** Supplied text **

The sustainability crisis has provoked an unexpected and dramatic response from academia. Until now, higher education institutions have tended to focus on sustainability within their own borders. This has predominantly been via sustainability education, research and designing green or carbon neutral campuses.
Yet borders between society and academia are dissolving. Many high-profile universities across the world are reaching out past campus boundaries to form ambitious partnerships with industry, government and civil society organisations. In this role of ‘co-creation’, a university attempts to materialise sustainable development by working with society, to create society. That is, it collaborates with diverse social actors to trigger and then drive the sustainable transformation of a specific region, city or community.
To cite but a few examples of many, the University of Strathclyde is partnering with Glasgow City to make the region “one of Europe’s most sustainable cities within 10 years”. Another is how Novatlantis — the sustainability initiative of the Swiss federal institutes of technology and research — is teaming up with public and private partners to utilise the cities of Basel, Zurich and Geneva as test beds for innovative sustainability experiments.
Across the Atlantic, Cornell University and Oberlin College are engaged in separate but ambitious alliances to revive and transform the stagnating economies of two former industrial boom towns into exportable models of green, post-fossil fuel prosperity.
A rocky history
The university, as an institution, should know a thing or two about sustainability. After all, it boasts more than 1,000 years of history, having endured wars, revolutions and dramatic transitions at the core of Western society. Today it stands at the pinnacle of its evolution as a highly complex, dynamic institution at the heart of the knowledge economy. The cutting edge knowledge originating from this institution — now operating across national borders and linking vast areas of science, industry, government and civil society — is responsible for everything from Gatorade to Google, and from superconductors to stem cell research.

** Information supplied **
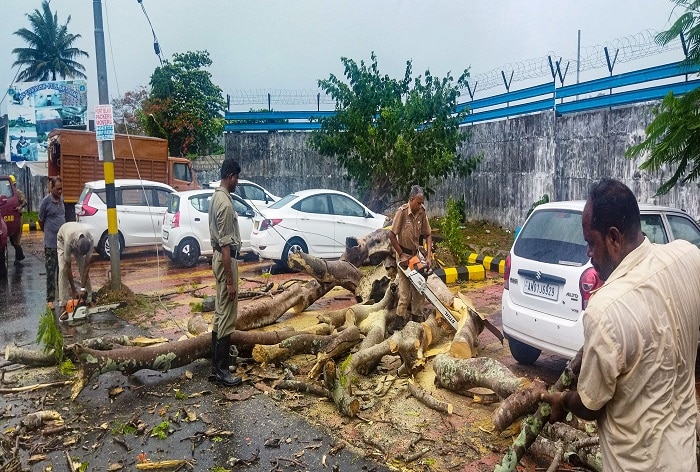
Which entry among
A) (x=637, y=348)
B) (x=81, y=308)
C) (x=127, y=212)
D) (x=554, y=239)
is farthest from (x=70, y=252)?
(x=637, y=348)

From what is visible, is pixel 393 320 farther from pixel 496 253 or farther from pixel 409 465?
pixel 496 253

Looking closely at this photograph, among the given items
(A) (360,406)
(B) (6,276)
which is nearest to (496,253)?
(A) (360,406)

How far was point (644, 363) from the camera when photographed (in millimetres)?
2230

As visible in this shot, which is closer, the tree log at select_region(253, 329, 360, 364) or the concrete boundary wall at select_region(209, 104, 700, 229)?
the tree log at select_region(253, 329, 360, 364)

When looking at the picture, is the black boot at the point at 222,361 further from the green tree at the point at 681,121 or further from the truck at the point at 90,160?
the truck at the point at 90,160

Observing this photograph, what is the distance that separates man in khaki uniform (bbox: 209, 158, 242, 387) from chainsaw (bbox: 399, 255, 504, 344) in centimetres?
226

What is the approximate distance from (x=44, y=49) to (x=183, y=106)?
27153 millimetres

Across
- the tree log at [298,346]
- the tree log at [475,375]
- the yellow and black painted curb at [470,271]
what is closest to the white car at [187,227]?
the yellow and black painted curb at [470,271]

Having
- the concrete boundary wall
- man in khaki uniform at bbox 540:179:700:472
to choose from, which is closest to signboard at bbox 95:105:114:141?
man in khaki uniform at bbox 540:179:700:472

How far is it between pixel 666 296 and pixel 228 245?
4.58 meters

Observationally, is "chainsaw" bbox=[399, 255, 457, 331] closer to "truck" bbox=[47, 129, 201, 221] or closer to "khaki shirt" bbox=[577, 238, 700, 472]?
"khaki shirt" bbox=[577, 238, 700, 472]

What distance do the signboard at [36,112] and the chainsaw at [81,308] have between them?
23.7 m

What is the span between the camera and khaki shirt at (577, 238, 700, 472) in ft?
7.23

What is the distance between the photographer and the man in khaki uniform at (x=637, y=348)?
221 centimetres
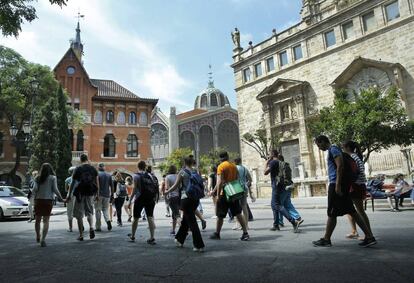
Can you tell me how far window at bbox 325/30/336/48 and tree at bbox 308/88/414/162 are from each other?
11257mm

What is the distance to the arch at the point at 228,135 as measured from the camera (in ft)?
198

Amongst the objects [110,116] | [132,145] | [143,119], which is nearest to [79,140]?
[110,116]

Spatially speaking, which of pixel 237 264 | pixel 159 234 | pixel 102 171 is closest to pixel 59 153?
pixel 102 171

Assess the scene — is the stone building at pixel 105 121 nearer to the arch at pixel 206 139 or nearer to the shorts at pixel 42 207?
the arch at pixel 206 139

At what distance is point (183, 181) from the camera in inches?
221

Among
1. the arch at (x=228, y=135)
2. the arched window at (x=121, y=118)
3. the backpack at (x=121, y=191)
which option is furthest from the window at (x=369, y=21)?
the arch at (x=228, y=135)

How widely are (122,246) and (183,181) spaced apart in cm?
173

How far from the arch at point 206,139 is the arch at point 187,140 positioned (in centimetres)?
155

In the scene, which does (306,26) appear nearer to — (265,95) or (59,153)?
(265,95)

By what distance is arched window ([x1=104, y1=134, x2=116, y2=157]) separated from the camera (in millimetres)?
33544

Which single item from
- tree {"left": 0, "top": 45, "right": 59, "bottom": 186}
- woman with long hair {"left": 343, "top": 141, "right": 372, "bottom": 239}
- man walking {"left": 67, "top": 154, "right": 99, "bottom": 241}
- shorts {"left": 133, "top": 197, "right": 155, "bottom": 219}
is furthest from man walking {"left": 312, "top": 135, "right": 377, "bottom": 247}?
tree {"left": 0, "top": 45, "right": 59, "bottom": 186}

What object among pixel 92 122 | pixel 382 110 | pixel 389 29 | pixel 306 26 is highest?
pixel 306 26

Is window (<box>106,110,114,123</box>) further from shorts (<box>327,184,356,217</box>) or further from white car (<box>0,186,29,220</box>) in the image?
shorts (<box>327,184,356,217</box>)

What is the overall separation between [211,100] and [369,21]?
1966 inches
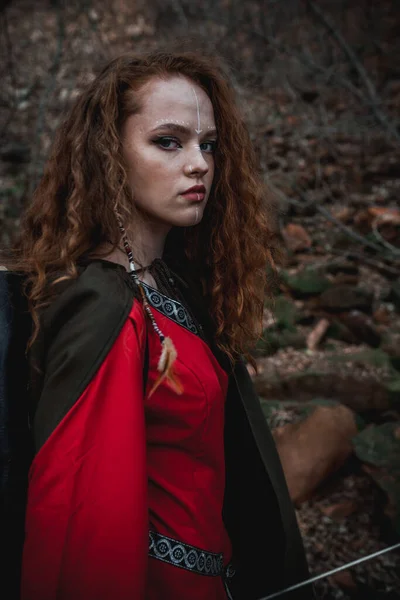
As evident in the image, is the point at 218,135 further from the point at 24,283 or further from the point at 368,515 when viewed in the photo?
the point at 368,515

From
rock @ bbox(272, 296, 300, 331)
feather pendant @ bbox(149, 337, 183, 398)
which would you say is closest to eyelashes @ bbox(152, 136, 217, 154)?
feather pendant @ bbox(149, 337, 183, 398)

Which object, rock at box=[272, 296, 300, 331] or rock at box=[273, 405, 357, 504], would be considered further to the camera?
rock at box=[272, 296, 300, 331]

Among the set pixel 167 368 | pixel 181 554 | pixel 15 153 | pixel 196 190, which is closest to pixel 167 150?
pixel 196 190

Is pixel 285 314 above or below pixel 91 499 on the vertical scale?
below

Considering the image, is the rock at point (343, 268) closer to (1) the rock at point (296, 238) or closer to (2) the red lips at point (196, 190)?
(1) the rock at point (296, 238)

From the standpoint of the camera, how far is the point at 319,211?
4461mm

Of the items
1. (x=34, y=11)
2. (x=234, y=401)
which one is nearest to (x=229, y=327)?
(x=234, y=401)

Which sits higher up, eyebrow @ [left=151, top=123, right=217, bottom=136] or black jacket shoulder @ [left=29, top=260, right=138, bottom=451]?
eyebrow @ [left=151, top=123, right=217, bottom=136]

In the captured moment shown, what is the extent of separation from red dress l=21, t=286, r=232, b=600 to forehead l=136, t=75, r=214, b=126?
511 millimetres

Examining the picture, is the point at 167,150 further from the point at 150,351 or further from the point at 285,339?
the point at 285,339

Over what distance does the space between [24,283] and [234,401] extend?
0.79 m

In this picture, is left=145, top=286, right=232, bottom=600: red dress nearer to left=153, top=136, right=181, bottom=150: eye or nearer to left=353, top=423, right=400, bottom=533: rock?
left=153, top=136, right=181, bottom=150: eye

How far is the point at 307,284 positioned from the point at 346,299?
1.57 feet

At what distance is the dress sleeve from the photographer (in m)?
0.85
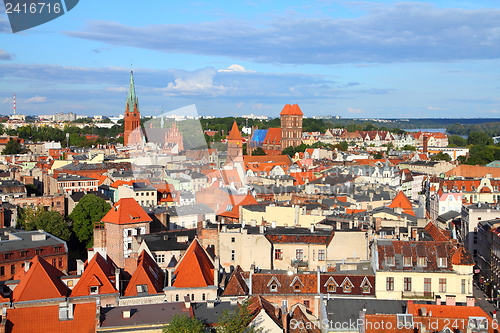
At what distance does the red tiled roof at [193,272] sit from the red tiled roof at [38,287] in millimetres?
5870

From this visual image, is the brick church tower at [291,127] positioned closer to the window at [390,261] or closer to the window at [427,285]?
the window at [390,261]

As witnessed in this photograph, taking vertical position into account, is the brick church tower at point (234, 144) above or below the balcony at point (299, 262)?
above

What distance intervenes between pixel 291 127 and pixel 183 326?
4920 inches

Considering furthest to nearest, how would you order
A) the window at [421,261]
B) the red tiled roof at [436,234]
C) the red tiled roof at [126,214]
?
the red tiled roof at [126,214], the red tiled roof at [436,234], the window at [421,261]

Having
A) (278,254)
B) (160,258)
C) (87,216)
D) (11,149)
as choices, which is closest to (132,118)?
(11,149)

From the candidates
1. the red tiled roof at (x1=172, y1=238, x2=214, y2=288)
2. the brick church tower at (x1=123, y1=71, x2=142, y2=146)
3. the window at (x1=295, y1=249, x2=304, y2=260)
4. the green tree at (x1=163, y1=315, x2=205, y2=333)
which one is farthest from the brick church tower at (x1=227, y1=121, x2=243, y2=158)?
the green tree at (x1=163, y1=315, x2=205, y2=333)

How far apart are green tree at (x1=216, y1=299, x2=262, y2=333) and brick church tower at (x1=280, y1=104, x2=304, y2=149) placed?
12222 cm

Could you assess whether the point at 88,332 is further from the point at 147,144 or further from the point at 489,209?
the point at 147,144

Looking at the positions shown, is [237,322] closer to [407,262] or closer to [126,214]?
[407,262]

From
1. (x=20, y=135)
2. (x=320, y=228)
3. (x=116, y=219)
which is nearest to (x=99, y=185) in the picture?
Answer: (x=116, y=219)

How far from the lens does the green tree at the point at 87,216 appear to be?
2170 inches

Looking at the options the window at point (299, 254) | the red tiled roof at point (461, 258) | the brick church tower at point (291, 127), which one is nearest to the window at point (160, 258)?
the window at point (299, 254)

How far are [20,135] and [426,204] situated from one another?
139612mm

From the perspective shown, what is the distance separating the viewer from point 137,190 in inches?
2613
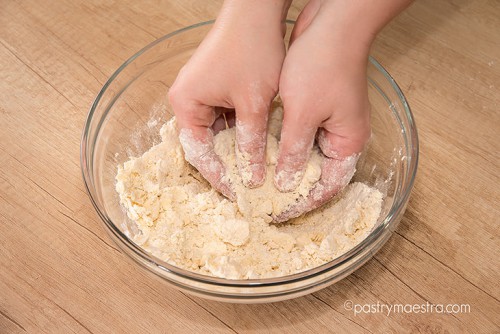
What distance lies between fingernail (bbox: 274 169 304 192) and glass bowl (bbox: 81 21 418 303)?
16 cm

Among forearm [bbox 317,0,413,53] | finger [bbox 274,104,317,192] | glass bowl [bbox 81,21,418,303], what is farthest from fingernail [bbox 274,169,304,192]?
forearm [bbox 317,0,413,53]

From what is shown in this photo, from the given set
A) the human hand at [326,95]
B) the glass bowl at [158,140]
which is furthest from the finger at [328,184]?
the glass bowl at [158,140]

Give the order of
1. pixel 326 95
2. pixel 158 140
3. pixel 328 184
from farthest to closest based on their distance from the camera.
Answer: pixel 158 140
pixel 328 184
pixel 326 95

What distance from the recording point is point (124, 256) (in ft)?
3.57

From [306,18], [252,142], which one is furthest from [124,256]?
[306,18]

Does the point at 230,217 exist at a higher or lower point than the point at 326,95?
lower

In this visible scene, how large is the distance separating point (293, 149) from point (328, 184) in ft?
0.36

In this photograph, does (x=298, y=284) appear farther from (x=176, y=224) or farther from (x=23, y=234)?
(x=23, y=234)

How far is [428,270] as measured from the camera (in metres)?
1.11

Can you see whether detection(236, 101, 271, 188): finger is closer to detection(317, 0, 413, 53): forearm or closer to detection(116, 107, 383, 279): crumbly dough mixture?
detection(116, 107, 383, 279): crumbly dough mixture

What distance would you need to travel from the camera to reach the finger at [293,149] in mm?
1022

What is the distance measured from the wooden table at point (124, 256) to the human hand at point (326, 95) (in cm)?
24

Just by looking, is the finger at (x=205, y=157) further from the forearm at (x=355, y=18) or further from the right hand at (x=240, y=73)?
the forearm at (x=355, y=18)

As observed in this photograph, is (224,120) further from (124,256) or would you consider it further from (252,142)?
(124,256)
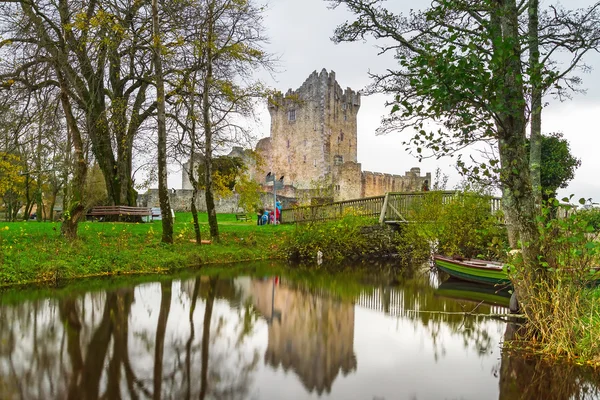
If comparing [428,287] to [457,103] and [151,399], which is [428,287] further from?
[151,399]

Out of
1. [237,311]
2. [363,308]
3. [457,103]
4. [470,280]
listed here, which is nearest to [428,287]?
[470,280]

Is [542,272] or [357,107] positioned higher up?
[357,107]

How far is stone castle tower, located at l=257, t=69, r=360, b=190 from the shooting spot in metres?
59.0

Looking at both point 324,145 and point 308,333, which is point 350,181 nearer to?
point 324,145

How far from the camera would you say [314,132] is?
59281 millimetres

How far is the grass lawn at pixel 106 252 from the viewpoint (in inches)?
491

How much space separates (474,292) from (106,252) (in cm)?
958

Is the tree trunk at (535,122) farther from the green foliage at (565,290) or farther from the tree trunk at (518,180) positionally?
the green foliage at (565,290)

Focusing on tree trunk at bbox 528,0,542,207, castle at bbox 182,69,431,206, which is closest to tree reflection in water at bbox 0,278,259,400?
tree trunk at bbox 528,0,542,207

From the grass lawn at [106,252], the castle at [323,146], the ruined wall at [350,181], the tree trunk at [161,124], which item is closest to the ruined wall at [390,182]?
the castle at [323,146]

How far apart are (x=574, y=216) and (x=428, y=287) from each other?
798cm

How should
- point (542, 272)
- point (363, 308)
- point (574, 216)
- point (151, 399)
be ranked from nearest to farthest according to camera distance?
1. point (151, 399)
2. point (574, 216)
3. point (542, 272)
4. point (363, 308)

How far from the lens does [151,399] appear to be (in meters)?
5.32

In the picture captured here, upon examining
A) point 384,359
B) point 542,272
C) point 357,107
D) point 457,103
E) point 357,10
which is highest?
point 357,107
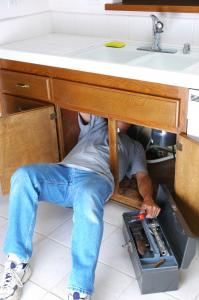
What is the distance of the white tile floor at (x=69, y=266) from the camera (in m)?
1.55

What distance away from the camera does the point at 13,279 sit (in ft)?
5.17

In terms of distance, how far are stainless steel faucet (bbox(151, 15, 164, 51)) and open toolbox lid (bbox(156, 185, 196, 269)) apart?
2.42ft

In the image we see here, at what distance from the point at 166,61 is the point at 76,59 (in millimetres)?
439

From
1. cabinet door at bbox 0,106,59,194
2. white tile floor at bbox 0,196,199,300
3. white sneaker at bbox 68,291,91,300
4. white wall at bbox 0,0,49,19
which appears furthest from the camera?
white wall at bbox 0,0,49,19

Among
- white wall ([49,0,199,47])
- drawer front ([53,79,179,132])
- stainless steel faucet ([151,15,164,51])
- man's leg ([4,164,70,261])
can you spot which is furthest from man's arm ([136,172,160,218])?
white wall ([49,0,199,47])

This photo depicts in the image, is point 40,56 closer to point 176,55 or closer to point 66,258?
point 176,55

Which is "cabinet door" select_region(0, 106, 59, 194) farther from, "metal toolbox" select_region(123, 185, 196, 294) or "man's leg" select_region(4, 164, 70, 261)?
"metal toolbox" select_region(123, 185, 196, 294)

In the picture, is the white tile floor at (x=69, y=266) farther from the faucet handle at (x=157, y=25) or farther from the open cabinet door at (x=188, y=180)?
the faucet handle at (x=157, y=25)

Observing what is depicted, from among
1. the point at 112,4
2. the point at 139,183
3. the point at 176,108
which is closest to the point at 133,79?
the point at 176,108

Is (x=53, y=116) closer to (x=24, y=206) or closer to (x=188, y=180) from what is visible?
(x=24, y=206)

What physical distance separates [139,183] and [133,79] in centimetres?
54

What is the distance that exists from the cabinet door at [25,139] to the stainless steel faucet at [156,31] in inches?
25.6

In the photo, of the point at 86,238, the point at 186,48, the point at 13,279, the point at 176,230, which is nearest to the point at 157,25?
the point at 186,48

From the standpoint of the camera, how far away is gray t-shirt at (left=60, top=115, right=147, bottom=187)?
6.22 ft
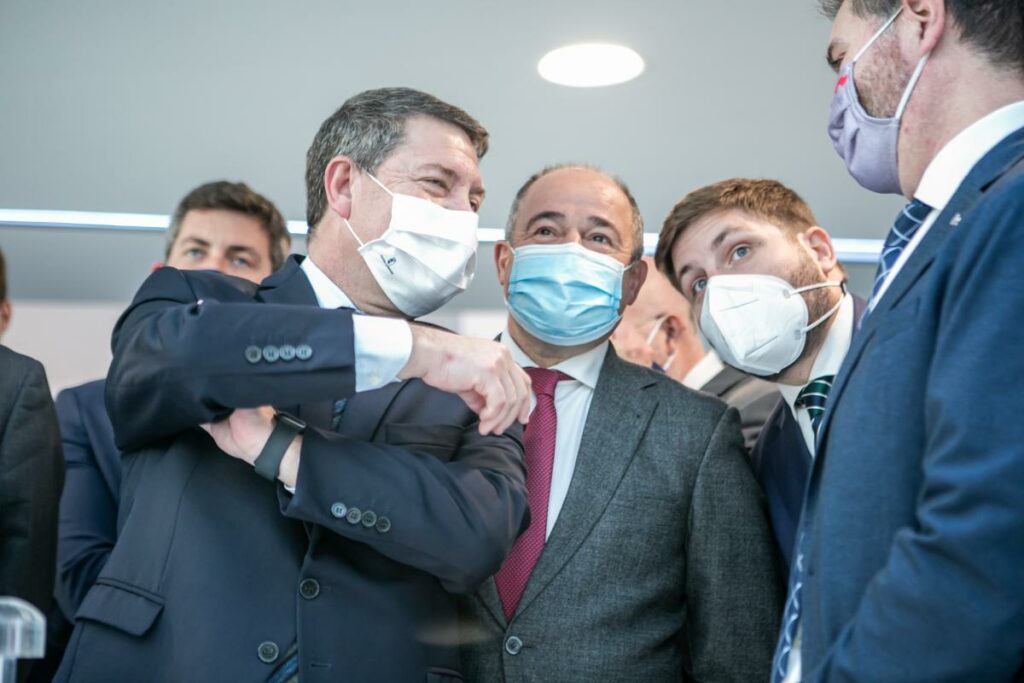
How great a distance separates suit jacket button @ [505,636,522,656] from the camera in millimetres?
2107

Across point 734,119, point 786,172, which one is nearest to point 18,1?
point 734,119

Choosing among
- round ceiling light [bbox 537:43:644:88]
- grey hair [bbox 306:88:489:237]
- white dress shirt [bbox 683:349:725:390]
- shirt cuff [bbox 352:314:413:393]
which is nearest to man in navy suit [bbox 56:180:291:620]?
grey hair [bbox 306:88:489:237]

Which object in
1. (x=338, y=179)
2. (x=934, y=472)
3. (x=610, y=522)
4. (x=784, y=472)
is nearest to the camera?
(x=934, y=472)

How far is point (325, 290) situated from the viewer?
77.9 inches

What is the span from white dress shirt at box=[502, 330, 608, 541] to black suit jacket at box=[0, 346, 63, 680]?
901mm

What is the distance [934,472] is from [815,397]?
1.23 m

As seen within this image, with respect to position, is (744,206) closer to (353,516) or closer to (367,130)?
(367,130)

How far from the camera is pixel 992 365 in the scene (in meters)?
1.16

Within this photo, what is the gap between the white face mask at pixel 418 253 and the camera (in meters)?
2.00

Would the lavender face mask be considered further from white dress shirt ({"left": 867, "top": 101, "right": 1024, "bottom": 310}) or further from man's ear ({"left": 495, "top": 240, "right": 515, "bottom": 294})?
man's ear ({"left": 495, "top": 240, "right": 515, "bottom": 294})

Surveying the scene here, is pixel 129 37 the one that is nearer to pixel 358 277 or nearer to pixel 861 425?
pixel 358 277

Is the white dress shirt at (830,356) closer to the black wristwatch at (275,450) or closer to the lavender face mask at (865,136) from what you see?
the lavender face mask at (865,136)

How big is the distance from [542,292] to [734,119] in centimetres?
170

** The task **
From the piece on universities and sustainability above, extract the passage from "To cite but" up to and including "innovative sustainability experiments.", word for word.

** Solution for this exercise **
To cite but a few examples of many, the University of Strathclyde is partnering with Glasgow City to make the region “one of Europe’s most sustainable cities within 10 years”. Another is how Novatlantis — the sustainability initiative of the Swiss federal institutes of technology and research — is teaming up with public and private partners to utilise the cities of Basel, Zurich and Geneva as test beds for innovative sustainability experiments.